The Obama administration announced on Wednesday a new rule on investment advice that may change how millions of Americans choose their retirement investments — potentially saving them billions of dollars in the process.
By requiring all financial advisors to act in their clients' best interests, a criterion known as the fiduciary standard, the rule aims to protect investors from conflicted investment advice when they are exiting a workplace savings plan like a 401(k) and transferring their money into an IRA.
"American families are losing billions of dollars because of an out-of-balance system," said Labor Secretary Thomas Perez in a news briefing. "With the finalization of this rule, we are putting in place a fundamental principle of consumer protection in the retirement landscape."
The rule will take effect in stages beginning in April 2017, Perez said. But that time is unlikely to pass quietly, not least because various financial industry groups have vowed to fight the rule.
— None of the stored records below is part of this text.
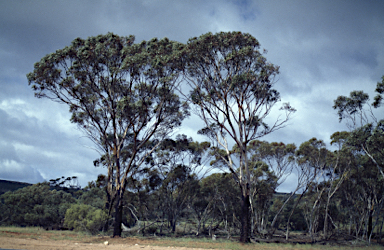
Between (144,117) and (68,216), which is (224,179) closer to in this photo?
(144,117)

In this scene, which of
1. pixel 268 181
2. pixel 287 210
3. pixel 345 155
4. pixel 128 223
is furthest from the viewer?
pixel 287 210

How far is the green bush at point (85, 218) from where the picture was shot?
2069cm

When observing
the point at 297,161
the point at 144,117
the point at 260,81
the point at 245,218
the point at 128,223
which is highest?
the point at 260,81

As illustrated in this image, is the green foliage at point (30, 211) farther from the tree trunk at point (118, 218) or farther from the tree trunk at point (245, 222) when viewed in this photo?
the tree trunk at point (245, 222)

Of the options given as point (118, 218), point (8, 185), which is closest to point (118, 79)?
point (118, 218)

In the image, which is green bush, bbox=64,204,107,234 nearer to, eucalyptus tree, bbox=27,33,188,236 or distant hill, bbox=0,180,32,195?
eucalyptus tree, bbox=27,33,188,236

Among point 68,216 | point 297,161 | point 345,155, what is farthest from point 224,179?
point 68,216

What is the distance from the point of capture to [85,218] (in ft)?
69.2

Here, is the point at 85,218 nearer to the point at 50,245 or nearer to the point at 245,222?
the point at 50,245

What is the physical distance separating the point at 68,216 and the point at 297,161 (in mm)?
22350

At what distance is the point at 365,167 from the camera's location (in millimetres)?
28609

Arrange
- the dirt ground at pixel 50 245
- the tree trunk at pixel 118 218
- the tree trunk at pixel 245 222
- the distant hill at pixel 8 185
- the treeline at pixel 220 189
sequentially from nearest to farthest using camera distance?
the dirt ground at pixel 50 245 < the tree trunk at pixel 245 222 < the tree trunk at pixel 118 218 < the treeline at pixel 220 189 < the distant hill at pixel 8 185

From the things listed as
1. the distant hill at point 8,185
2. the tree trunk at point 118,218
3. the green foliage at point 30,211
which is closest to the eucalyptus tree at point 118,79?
the tree trunk at point 118,218

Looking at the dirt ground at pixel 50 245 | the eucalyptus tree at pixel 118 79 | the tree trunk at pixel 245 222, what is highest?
the eucalyptus tree at pixel 118 79
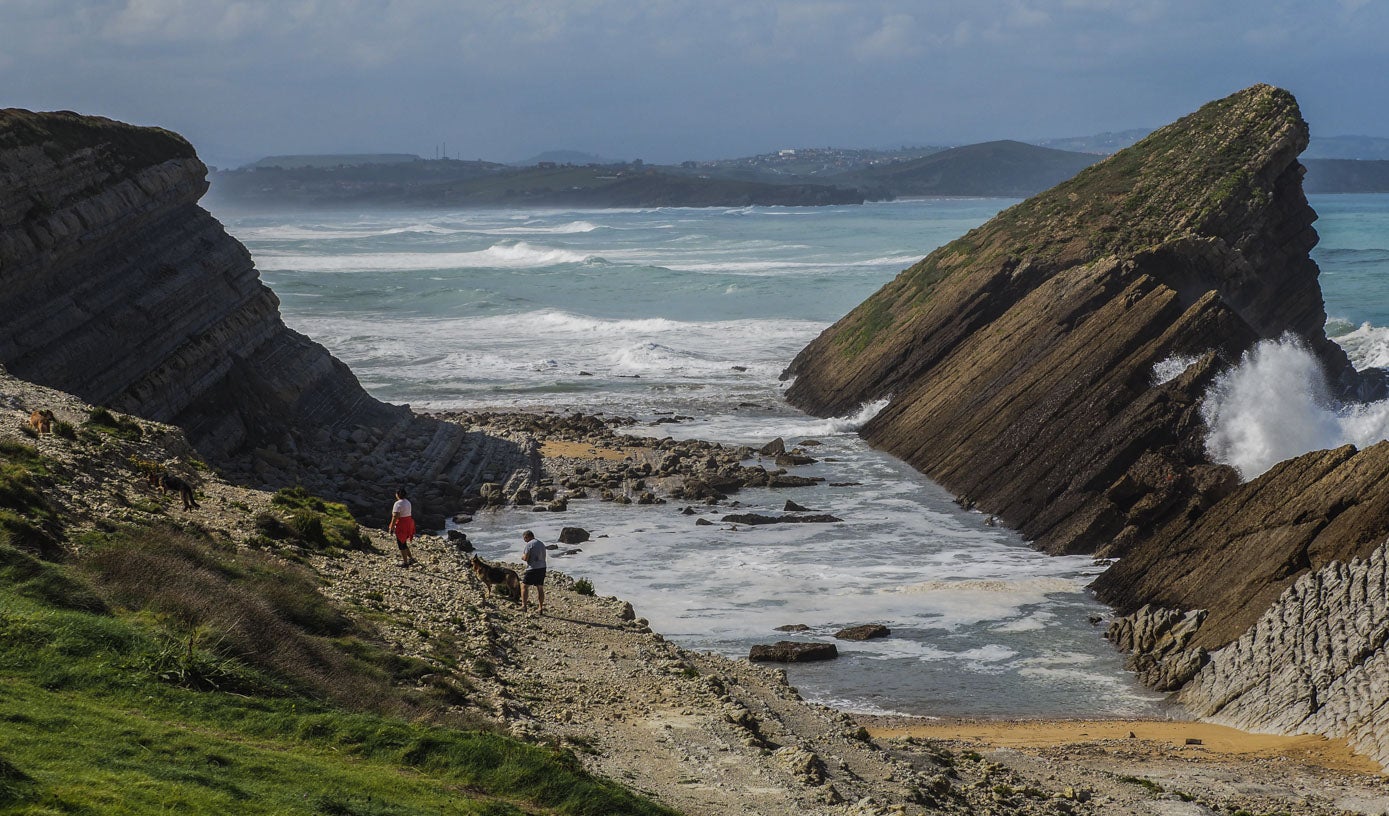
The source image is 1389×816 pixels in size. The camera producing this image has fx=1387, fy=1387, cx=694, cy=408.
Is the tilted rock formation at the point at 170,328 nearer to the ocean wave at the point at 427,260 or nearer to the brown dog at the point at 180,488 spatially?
the brown dog at the point at 180,488

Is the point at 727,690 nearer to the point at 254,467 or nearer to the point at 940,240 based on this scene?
the point at 254,467

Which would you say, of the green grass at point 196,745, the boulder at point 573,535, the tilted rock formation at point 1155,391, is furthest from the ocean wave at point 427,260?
the green grass at point 196,745

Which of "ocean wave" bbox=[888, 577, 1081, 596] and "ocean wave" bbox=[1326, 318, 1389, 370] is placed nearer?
"ocean wave" bbox=[888, 577, 1081, 596]

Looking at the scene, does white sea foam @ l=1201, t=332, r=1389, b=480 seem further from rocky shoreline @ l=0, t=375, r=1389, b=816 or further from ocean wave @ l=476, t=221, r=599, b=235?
ocean wave @ l=476, t=221, r=599, b=235

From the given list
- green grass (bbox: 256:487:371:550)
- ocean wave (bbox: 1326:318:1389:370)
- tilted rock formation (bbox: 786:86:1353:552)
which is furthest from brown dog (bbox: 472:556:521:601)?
ocean wave (bbox: 1326:318:1389:370)

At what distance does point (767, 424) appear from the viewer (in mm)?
44781

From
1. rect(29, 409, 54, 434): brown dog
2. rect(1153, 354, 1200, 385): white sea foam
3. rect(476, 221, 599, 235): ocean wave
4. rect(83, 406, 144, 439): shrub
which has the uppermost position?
rect(476, 221, 599, 235): ocean wave

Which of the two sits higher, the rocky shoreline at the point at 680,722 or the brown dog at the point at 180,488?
the brown dog at the point at 180,488

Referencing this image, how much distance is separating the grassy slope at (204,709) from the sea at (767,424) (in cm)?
904

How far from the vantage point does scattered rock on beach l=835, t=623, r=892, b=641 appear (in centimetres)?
2382

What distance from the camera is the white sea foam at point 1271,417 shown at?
29422 mm

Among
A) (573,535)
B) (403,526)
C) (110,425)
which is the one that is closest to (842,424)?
(573,535)

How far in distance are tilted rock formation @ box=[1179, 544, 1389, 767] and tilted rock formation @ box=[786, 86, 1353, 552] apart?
5.59 m

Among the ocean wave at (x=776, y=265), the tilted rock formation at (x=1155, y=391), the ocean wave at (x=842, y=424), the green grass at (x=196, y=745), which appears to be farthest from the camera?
the ocean wave at (x=776, y=265)
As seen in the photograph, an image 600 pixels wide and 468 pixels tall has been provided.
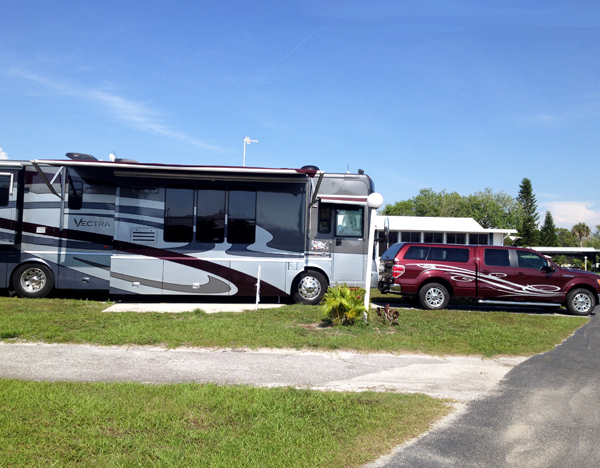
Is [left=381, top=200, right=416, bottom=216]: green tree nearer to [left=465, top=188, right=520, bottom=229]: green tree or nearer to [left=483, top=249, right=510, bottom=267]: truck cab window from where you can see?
[left=465, top=188, right=520, bottom=229]: green tree

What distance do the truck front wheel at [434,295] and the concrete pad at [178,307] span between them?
392 centimetres

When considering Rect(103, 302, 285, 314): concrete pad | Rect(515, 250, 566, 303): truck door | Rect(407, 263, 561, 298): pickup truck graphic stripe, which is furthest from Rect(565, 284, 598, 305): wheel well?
Rect(103, 302, 285, 314): concrete pad

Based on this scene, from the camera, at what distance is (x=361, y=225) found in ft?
41.7

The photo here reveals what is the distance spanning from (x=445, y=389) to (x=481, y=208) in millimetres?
72794

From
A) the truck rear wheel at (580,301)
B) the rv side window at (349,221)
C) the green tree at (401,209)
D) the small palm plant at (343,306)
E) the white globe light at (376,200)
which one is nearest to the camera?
the small palm plant at (343,306)

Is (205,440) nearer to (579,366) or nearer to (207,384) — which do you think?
(207,384)

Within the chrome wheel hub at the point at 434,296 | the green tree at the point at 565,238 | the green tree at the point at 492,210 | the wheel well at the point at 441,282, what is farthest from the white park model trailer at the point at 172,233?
the green tree at the point at 565,238

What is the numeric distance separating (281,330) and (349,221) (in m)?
4.55

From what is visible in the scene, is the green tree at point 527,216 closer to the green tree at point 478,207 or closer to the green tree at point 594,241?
the green tree at point 478,207

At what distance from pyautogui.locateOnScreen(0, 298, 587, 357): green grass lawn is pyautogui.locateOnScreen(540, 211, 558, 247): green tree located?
74.2 meters

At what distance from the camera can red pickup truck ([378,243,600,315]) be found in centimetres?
1310

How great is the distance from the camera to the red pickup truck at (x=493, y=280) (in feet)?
43.0

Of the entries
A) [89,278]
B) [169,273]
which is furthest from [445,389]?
[89,278]

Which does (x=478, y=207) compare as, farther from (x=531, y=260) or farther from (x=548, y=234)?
(x=531, y=260)
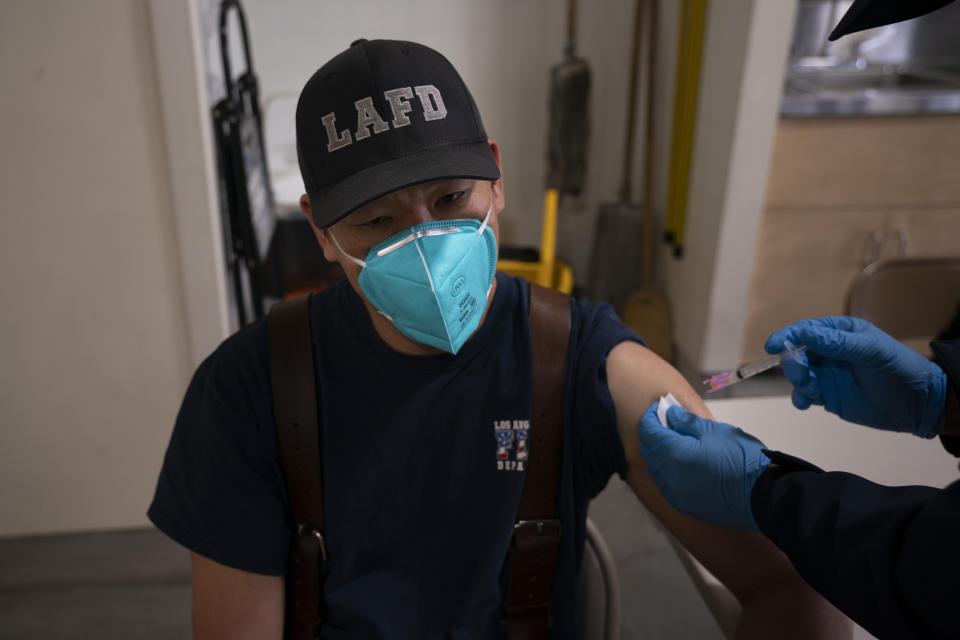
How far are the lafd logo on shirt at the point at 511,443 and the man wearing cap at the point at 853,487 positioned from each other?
0.55ft

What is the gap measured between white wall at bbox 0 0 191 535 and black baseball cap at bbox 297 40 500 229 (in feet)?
3.18

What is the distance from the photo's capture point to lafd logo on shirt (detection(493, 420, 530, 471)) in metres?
1.05

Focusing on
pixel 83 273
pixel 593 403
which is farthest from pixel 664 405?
pixel 83 273

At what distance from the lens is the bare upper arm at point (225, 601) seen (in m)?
1.03

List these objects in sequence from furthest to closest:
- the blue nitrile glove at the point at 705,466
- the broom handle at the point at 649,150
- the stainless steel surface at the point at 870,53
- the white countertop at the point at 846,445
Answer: the stainless steel surface at the point at 870,53
the broom handle at the point at 649,150
the white countertop at the point at 846,445
the blue nitrile glove at the point at 705,466

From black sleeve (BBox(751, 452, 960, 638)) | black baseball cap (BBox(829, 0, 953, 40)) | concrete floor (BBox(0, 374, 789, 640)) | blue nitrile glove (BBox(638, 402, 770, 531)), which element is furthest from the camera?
concrete floor (BBox(0, 374, 789, 640))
For many, retirement savings decisions are some of the most important financial choices they ever make.
According to an estimate by the Council of Economic Advisers, a worker who rolls over 401(k) savings to an IRA at age 45 and followed conflicted advice could have 17 percent less savings by the time he or she reaches age 65. In all, it estimated that conflicted investment advice currently costs savers roughly $17 billion a year.
Opponents of the rule say that estimate may be woefully high, yet David Certner, legislative policy director for government affairs at AARP, thinks the cost could be even greater because the council did not examine conflicts in the insurance market.
No matter the exact figure, the costs are hitting savers at a time when millions are facing retirement with little in the way of financial resources. Only 25 percent of workers report feeling on track with retirement savings, according to the Employee Benefit Research Institute, and 60 percent say they are behind to some degree.